BEGIN Collected material

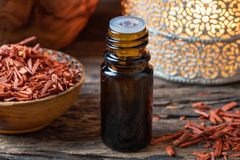 A bottle of sandalwood essential oil with pieces of red sandalwood stock image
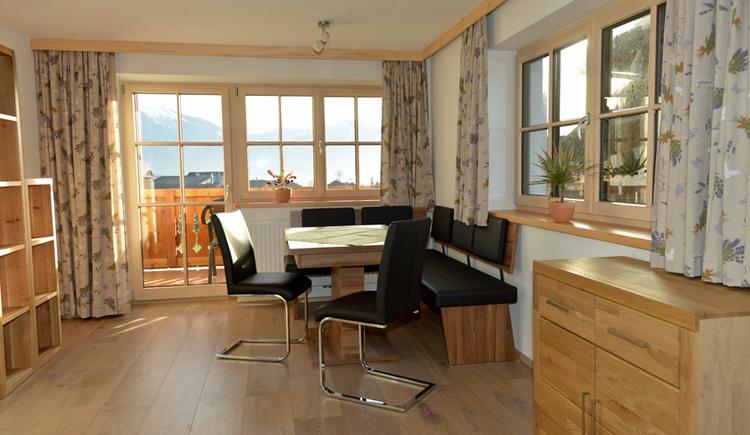 Wohnraum mit großem Tisch, Sesseln und Eckbank mit Blick auf Balkon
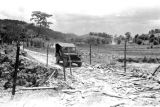 Vietnam, jeep passing bomb crater during First Indochina War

END Collected material

> What the exercise asks
Leave out the pictures. Transcribe the rest of the listing above exactly.

> Written answer
 A bottle of sandalwood essential oil with pieces of red sandalwood stock image
 Wohnraum mit großem Tisch, Sesseln und Eckbank mit Blick auf Balkon
 Vietnam, jeep passing bomb crater during First Indochina War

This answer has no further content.